This is the mail archive of the
binutils@sourceware.org
mailing list for the binutils project.
Re: Allow pie links to create PLT entries
- From: "H.J. Lu" <hjl dot tools at gmail dot com>
- To: Sriraman Tallam <tmsriram at google dot com>
- Cc: Cary Coutant <ccoutant at google dot com>, binutils <binutils at sourceware dot org>, David Li <davidxl at google dot com>, Ian Lance Taylor <iant at google dot com>
- Date: Thu, 29 Jan 2015 15:31:11 -0800
- Subject: Re: Allow pie links to create PLT entries
- Authentication-results: sourceware.org; auth=none
- References: <CAAs8HmyEG-m74+vcKFzuFTzVB-1cQvp1K_k3Hji=9ZnFci7CtA at mail dot gmail dot com> <CAMe9rOoW6NDcAgTdY1rATCR+ncLd3RaoMyX=hqFU-A6hxBHAUQ at mail dot gmail dot com> <CAAs8HmyLBFgrj70-U8xBuDv00RbESBwznAs6+9Q_tm_1cRoUkA at mail dot gmail dot com> <CAMe9rOqEx8X2444FCZJDbQm=VKniUM0bRNaUuqknQyeOnVj7HA at mail dot gmail dot com> <CAAs8Hmxm4ya74vf6TpJOAYFO3Yn17bDj=wNN40Hr=nC9M7pPiA at mail dot gmail dot com> <CAMe9rOoGwg-y5EQNavqsd6xWAMbpYNyo12TnNT1NvJiURNqwAw at mail dot gmail dot com>
On Thu, Jan 29, 2015 at 3:13 PM, H.J. Lu <hjl.tools@gmail.com> wrote:
> On Thu, Jan 29, 2015 at 2:17 PM, Sriraman Tallam <tmsriram@google.com> wrote:
>> On Thu, Jan 29, 2015 at 12:17 PM, H.J. Lu <hjl.tools@gmail.com> wrote:
>>> On Thu, Jan 29, 2015 at 12:08 PM, Sriraman Tallam <tmsriram@google.com> wrote:
>>>> On Thu, Jan 29, 2015 at 11:48 AM, H.J. Lu <hjl.tools@gmail.com> wrote:
>>>>> On Thu, Jan 29, 2015 at 11:00 AM, Sriraman Tallam <tmsriram@google.com> wrote:
>>>>>> Hi,
>>>>>>
>>>>>> Here is a simple example that fails to link with -pie but which
>>>>>> should work just fine without having to use -fPIE.
>>>>>>
>>>>>> foo.cc
>>>>>> ======
>>>>>> int extern_func();
>>>>>> int main()
>>>>>> {
>>>>>> extern_func();
>>>>>> return 0;
>>>>>> }
>>>>>>
>>>>>> bar.cc
>>>>>> =====
>>>>>> int extern_func()
>>>>>> {
>>>>>> return 1;
>>>>>> }
>>>>>>
>>>>>> $ g++ -fPIC -shared bar.cc -o libbar.so
>>>>>> $ g++ foo.cc -lbar -pie
>>>>>>
>>>>>> ld: error: foo.o: requires dynamic R_X86_64_PC32 reloc against
>>>>>> '_Z11extern_funcv' which may overflow at runtime; recompile with -fPIC
>>>>>>
>>>>>> It fails because the linker disallows creating a PLT for
>>>>>> R_X86_64_PC32 reloc when it is perfectly fine to do so. Note that I
>>>>>> could have recompiled foo.cc with -fPIE or -fPIC but I still think
>>>>>> this can be allowed. With support for copy relocations in pie in gold
>>>>>> and with this support, the cases where we would need to use -fPIE to
>>>>>> get working pie links is smaller. This would help us link non-PIE
>>>>>> objects into pie executables.
>>>>>
>>>>> You can't do it for x86 since EBX isn't setup for calling via PLT.

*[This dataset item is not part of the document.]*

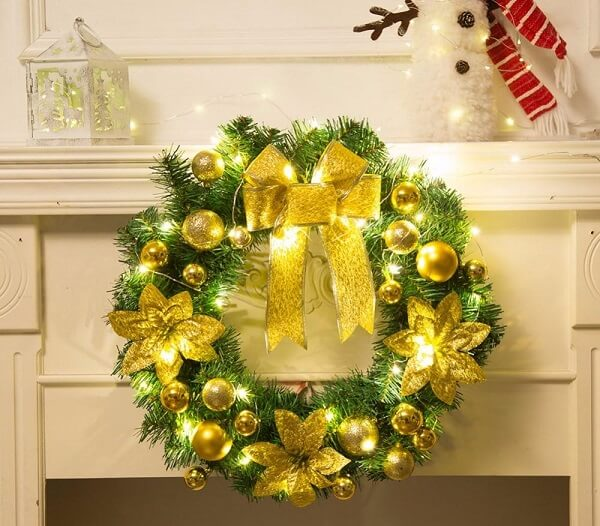 Christmas wreath made with artificial flowers and gold details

>>>>> For x86-64, there should be little difference between PIE
>>>>> and non-PIE code.
>>>>
>>>> True but that little difference is sometimes causing non-trivial
>>>> performance penalties. With copyrelocations support for PIE added
>>>> recently, one big difference causing non-trivial performance penalty
>>>> went away. However, there are still differences in the way global
>>>> arrays are accessed. For instance,
>>>>
>>>> uint32 a[] = {1, 2, 3, 4}
>>>>
>>>> a[i] can be accessed with one insn without -fPIE, whereas with -fPIE,
>>>> we need two. One extra to get the 64-bit address of a.
>>>>
>>>> Without -fPIE:
>>>>
>>>> movslq 0x1655(%rip),%rax # 401b80 <i>
>>>> mov 0x401b30(,%rax,4),%esi # a[i]
>
> If you link it with -pie, you will have TEXTREL in executable.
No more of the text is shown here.